[Extrait du document]
L’orientation spirituelle de l’Occident et la multipolarité géosophique – Pierre-Antoine Plaquevent
A l’heure où l’ordre international subit des perturbations inédites dans l’histoire contemporaine, il est fondamental d’approfondir l’étude des Relations internationales par une approche métapolitique. C’est-à-dire une approche qui intègre ce que le comte Joseph de Maistre (1753- 1821) désignait comme une « métaphysique des idées politiques »[1].
Afin de mener la guerre spirituelle en cours, la Noomachie comme la définit le professeur Alexandre Douguine, il nous faut donc interroger la manière dont les acteurs du choc géopolitique contemporain conçoivent la nature de l’Esprit.
Cette dimension nous semble fondamentale car si l’on cherche à saisir l’ontologie d’une culture ou d’une civilisation, nous sommes naturellement conduits à rechercher le noyau spirituel qui la fonde. Car il n’existe pas de peuples, de nations, de culture, ou d’États qui ne soient structurés par un noyau spirituel même sécularisé. L’athéisme rationaliste lui-même, qui est désormais devenu la norme culturelle commune de l’Occident[2], plonge ses racines dans un ensemble d’idées et de conceptions non-rationnelles, et en fait « parareligieuses ». Des idées apparues dès la Renaissance de manière sous-terraine, puis qui commenceront de s’imposer comme l’idéologie diffuse des élites occidentales à partir des Lumières. « Lumières » dont le terme même renvoie par ailleurs à l’illuminisme et à l’ésotérisme maçonnique.

[Consigne] D’après l’extrait sur l’orientation spirituelle de l’Occident, qui définit la guerre spirituelle en cours comme la Noomachie ?

[Données fournies]

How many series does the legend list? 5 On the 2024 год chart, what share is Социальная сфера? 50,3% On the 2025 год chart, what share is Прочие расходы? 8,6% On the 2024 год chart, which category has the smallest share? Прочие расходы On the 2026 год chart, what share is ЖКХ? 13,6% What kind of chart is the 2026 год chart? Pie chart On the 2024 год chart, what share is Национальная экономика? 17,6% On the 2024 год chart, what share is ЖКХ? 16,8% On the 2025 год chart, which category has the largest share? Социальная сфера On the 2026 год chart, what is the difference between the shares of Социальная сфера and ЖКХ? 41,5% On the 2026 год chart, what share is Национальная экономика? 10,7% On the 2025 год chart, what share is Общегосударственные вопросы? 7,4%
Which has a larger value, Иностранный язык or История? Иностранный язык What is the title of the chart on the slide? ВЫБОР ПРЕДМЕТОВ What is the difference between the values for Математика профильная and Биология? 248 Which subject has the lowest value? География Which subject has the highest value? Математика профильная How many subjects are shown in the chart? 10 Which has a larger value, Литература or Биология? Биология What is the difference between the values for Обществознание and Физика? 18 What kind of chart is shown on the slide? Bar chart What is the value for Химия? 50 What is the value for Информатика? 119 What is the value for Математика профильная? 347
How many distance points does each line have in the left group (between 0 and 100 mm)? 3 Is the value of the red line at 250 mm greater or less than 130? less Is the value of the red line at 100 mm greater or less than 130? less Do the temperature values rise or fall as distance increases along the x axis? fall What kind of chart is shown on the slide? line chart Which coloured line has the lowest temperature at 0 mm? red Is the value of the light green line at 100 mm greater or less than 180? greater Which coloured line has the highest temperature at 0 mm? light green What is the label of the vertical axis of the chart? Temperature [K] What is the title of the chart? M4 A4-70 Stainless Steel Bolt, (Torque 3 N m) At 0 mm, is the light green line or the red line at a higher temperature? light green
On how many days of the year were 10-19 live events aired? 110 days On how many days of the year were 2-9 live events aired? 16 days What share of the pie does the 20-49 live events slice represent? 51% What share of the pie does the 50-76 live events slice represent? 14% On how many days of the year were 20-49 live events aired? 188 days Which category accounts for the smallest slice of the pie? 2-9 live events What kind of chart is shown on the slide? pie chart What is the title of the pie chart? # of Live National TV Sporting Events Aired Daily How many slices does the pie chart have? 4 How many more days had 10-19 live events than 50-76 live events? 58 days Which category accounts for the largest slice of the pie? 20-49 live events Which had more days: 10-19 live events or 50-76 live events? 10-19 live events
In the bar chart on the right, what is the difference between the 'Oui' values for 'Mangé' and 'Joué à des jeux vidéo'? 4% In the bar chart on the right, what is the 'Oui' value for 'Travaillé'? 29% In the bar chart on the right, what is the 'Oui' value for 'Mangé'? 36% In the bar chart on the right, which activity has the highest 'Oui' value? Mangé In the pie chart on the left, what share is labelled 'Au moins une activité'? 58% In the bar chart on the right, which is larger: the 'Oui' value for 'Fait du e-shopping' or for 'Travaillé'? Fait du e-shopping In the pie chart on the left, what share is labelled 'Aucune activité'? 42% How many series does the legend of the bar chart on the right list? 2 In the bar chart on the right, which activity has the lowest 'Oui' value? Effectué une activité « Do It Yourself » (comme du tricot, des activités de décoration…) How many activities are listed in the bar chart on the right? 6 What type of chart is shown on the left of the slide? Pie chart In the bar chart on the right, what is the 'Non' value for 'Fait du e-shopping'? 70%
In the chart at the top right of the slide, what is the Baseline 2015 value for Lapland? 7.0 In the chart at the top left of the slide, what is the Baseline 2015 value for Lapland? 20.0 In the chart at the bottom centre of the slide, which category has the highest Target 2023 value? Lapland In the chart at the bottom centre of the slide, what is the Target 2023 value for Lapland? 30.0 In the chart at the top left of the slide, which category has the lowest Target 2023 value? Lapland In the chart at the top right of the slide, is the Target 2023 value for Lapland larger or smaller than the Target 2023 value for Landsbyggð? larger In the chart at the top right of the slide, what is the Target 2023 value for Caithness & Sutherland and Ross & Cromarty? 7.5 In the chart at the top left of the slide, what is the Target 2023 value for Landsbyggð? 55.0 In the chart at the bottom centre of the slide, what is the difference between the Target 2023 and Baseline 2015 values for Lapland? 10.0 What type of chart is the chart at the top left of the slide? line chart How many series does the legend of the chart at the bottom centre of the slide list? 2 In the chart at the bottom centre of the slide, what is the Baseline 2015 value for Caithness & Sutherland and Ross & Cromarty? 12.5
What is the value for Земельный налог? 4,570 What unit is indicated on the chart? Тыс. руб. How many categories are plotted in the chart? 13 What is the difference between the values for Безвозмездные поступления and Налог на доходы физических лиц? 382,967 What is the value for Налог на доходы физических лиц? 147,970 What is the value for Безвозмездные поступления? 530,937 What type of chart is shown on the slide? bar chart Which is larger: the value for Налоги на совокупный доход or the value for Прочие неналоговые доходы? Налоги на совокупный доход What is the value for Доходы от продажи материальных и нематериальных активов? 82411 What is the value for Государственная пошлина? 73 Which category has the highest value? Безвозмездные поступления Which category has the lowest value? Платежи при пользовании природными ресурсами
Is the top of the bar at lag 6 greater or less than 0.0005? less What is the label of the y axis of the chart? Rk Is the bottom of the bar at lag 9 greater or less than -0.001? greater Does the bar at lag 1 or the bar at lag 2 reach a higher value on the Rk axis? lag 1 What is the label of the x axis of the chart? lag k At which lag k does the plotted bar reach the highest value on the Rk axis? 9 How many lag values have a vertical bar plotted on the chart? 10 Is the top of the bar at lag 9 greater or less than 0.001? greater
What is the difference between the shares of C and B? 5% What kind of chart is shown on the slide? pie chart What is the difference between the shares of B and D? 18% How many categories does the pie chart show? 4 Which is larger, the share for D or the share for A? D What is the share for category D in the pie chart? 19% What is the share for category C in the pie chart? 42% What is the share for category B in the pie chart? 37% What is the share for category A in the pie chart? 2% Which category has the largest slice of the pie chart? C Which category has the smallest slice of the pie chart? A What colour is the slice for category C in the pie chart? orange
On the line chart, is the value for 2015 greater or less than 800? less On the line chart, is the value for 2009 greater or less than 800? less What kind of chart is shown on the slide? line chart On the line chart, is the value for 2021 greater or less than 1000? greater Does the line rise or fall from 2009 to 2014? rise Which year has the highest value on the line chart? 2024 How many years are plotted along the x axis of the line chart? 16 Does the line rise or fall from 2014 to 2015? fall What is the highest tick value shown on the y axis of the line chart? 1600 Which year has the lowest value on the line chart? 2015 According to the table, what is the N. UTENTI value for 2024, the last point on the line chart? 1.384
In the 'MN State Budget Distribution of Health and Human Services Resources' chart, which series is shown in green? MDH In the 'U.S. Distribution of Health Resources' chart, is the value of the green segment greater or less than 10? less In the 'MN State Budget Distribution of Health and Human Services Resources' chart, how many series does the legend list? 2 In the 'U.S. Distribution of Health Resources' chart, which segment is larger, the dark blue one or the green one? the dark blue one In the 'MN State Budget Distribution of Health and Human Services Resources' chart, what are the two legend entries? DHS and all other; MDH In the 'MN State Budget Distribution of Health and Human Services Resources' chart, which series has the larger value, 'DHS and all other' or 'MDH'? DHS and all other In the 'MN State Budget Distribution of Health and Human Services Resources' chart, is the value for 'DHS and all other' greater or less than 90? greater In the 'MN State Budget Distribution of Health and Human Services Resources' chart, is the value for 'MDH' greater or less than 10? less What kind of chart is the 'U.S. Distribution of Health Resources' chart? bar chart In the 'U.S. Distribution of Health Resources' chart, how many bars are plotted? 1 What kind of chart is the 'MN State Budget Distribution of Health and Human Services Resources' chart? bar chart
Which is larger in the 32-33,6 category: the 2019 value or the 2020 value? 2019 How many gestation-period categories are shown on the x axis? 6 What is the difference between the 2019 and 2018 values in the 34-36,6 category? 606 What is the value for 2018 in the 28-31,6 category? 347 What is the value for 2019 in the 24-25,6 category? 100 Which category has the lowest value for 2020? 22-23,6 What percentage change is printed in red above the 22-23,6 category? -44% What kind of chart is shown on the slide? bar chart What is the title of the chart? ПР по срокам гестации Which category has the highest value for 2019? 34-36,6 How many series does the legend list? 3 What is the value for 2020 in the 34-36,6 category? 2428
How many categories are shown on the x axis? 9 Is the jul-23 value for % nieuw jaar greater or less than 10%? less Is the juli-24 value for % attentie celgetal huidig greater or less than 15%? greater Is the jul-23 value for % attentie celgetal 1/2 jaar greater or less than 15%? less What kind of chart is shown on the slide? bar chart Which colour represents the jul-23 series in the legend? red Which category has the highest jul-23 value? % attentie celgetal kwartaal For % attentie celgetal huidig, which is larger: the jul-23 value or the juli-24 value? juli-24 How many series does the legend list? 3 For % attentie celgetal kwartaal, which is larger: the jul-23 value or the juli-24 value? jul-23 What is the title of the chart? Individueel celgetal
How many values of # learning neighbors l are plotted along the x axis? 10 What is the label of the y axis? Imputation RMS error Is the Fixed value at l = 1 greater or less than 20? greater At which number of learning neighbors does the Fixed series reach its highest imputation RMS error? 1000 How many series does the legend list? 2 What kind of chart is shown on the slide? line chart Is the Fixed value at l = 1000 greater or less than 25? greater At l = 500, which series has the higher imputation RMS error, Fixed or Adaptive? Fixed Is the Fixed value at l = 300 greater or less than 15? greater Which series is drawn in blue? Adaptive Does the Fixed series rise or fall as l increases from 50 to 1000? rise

[Réponse] Le professeur Alexandre Douguine.